Consider the differential equation

    \[ y' = x + y^2 \]

with initial conditions y = 0 when x = 0. Assume this differential equation has a power-series solution and compute the first four nonzero terms of the expansion.


Let

    \[ f(x) = \sum_{n=0}^{\infty} a_n x^n.\]

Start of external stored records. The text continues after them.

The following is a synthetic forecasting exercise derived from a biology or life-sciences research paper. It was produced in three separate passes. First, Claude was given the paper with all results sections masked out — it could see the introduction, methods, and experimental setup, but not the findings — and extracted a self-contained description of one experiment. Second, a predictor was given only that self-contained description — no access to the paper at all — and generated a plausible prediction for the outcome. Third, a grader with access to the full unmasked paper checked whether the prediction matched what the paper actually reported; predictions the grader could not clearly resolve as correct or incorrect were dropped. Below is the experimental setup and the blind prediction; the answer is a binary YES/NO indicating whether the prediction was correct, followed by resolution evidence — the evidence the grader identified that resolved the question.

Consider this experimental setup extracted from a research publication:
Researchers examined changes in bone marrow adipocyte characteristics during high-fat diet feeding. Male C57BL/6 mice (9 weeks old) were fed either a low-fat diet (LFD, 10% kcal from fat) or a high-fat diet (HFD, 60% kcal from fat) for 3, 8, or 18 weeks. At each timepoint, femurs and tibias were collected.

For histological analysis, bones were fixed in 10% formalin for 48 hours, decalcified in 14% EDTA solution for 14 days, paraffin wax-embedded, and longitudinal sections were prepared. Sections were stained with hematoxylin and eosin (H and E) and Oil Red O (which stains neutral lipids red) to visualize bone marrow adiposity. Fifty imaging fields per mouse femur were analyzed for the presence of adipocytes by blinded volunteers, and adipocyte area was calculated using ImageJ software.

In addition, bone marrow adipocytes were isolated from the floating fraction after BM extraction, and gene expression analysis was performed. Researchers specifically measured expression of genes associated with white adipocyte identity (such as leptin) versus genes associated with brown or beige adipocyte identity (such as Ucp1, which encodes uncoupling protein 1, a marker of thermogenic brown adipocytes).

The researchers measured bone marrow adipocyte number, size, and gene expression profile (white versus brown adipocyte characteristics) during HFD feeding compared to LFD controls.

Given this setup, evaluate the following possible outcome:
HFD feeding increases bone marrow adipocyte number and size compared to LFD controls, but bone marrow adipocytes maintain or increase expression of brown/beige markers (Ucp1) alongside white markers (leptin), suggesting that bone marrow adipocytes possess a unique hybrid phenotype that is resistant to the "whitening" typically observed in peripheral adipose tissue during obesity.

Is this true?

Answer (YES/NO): NO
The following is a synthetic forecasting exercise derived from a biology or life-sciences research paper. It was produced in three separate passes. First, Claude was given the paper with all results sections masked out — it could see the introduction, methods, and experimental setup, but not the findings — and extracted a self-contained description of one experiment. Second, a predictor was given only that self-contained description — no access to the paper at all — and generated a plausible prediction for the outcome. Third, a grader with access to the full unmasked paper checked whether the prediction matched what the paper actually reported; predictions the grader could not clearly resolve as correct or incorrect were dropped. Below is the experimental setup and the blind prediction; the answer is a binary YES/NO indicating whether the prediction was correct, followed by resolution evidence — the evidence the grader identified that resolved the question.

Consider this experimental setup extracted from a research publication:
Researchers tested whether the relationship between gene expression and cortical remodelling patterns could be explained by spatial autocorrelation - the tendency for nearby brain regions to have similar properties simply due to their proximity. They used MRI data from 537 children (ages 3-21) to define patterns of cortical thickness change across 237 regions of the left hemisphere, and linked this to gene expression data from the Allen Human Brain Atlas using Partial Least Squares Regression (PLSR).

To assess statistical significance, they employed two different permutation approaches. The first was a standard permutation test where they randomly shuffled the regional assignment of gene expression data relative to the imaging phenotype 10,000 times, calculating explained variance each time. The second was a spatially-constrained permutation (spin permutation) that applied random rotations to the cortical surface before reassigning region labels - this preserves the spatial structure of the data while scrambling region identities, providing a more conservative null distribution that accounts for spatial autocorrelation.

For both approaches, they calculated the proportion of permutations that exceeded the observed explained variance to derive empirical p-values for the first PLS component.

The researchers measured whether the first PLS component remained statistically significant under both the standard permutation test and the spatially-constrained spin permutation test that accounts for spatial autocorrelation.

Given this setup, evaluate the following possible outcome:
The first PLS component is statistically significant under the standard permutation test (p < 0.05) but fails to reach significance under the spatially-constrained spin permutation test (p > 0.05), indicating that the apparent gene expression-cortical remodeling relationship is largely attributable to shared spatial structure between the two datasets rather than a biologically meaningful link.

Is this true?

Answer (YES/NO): NO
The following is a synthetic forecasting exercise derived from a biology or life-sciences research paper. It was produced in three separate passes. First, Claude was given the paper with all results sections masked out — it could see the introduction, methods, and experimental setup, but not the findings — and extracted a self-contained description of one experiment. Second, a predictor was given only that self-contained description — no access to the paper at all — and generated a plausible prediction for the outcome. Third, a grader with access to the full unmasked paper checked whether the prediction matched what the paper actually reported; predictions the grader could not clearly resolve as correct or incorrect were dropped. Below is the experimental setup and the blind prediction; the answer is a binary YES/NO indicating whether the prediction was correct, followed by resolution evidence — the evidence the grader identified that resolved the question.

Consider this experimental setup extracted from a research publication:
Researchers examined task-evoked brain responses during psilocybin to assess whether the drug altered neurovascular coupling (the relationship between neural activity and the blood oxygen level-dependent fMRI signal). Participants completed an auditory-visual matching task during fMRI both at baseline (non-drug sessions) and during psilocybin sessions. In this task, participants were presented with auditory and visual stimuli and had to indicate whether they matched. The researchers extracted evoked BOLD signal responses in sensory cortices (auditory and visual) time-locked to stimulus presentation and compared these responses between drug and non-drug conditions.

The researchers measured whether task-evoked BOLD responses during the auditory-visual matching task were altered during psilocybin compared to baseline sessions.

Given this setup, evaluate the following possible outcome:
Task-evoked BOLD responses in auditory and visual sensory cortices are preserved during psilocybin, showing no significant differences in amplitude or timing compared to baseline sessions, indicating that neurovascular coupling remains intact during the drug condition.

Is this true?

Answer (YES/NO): YES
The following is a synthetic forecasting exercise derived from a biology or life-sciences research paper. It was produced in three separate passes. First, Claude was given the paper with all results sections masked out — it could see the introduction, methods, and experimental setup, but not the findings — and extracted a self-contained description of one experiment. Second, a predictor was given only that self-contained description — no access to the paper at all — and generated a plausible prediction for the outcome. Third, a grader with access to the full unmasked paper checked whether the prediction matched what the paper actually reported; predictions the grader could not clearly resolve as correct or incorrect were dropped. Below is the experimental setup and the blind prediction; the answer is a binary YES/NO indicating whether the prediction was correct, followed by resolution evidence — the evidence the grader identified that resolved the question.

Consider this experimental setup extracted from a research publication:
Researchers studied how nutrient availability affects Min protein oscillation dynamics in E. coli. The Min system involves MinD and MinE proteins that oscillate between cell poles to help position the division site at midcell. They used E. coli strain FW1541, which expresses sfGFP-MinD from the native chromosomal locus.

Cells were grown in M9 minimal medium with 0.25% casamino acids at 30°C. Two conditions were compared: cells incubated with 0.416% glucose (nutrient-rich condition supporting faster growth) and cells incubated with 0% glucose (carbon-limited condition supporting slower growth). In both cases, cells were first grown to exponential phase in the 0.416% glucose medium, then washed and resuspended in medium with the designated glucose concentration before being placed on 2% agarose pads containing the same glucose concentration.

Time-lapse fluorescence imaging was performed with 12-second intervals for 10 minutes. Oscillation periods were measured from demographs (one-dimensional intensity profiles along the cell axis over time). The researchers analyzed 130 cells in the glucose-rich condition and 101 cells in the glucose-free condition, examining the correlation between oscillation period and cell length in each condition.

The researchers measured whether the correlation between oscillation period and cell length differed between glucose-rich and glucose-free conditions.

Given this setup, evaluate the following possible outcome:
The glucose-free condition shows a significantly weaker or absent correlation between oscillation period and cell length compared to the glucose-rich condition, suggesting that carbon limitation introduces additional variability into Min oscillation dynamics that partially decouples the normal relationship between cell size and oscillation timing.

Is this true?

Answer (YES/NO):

be the power-series solution of the differential equation. Then we must have

    \begin{align*}  && \sum_{n=1}^{\infty} na_n x^{n-1} &= x + \left( \sum_{n=0}^{\infty} a_n x^n \right)^2 \\[9pt]  \implies && \sum_{n=1}^{\infty} na_n x^{n-1} &= x + \sum_{n=0}^{\infty} \left( \sum_{k=0}^n a_k a_{n-k} \right) x^n \right) \\[9pt]  \implies && a_1 + 2a_2 x + 3a_3 x^2 + \cdots &= a_0^2 + (2a_0 a_1 + 1)x + (a_1^2 + 2a_0a_2)x^2 + \cdots. \end{align*}

From the initial conditions we know a_0 = 0. Then, equating like powers of x we can solve for the first four nonzero terms in the power series expansion:

    \begin{align*}  a_0 &= 0 \\[9pt]  a_1 &= a_0^2 & \implies && a_1 &= 0 \\[9pt]  2a_2 &= 2a_0 a_1 + 1 & \implies && a_2 & = \frac{1}{2} \\[9pt]  3a_3 &= a_1^2 + 2a_0 a_2 & \implies && a_3 &= 0 \\[9pt]  4a_4 &= 2(a_0 a_3 + a_1 a_2) & \implies && a_4 &= 0 \\[9pt]  5a_5 &= a_2^2 + 2(a_0 a_4 + a_1 a_3) & \implies && a_5 &= \frac{1}{20} \\[9pt]  6a_6 &= 2(a_0 a_5 + a_1 a_4 + a_2 a_3) & \implies && a_6 &= 0 \\[9pt]  7a_7 &= a_3^2 + 2(a_0 a_6 + a_1 a_5 + a_2 a_4) & \implies && a_7 &= 0 \\[9pt]  8a_8 &= 2(a_0 a_7 + a_1 a_6 + a_2 a_5 + a_3 a_4) & \implies && a_8 &= \frac{1}{160} \\[9pt]  9a_9 &= a_4^2 + 2(a_0 a_8 + a_1 a_7 + a_2 a_6 + a_3 a_5) & \implies && a_9 &= 0 \\[9pt]  10a_{10} &= 2(a_0 a_9 + a_1 a_8 + a_2 a_7 + a_3 a_6 + a_4 a_5) & \implies && a_{10} &= 0 \\[9pt]  11a_{11} &= a_5^2 + 2(a_0 a_{10} + a_1 a_9 + a_2 a_8 + a_3 a_7 + a_4 a_6) & \implies && a_{11} &= \frac{1}{8800} \end{align*}

(Note: I think the solution in the back of Apostol is wrong on this. Apostol has a_5 = \frac{1}{12}, a_8 = \frac{1}{060}, and a_{11} = \frac{7}{8800}. I’m going to mark this as errata until someone convinces me Apostol is actually correct.)

Therefore, we have

    \[ y = \frac{1}{2} x^2 + \frac{1}{20} x^5 + \frac{1}{160} x^8 + \frac{1}{8800} x^{11} + \cdots. \]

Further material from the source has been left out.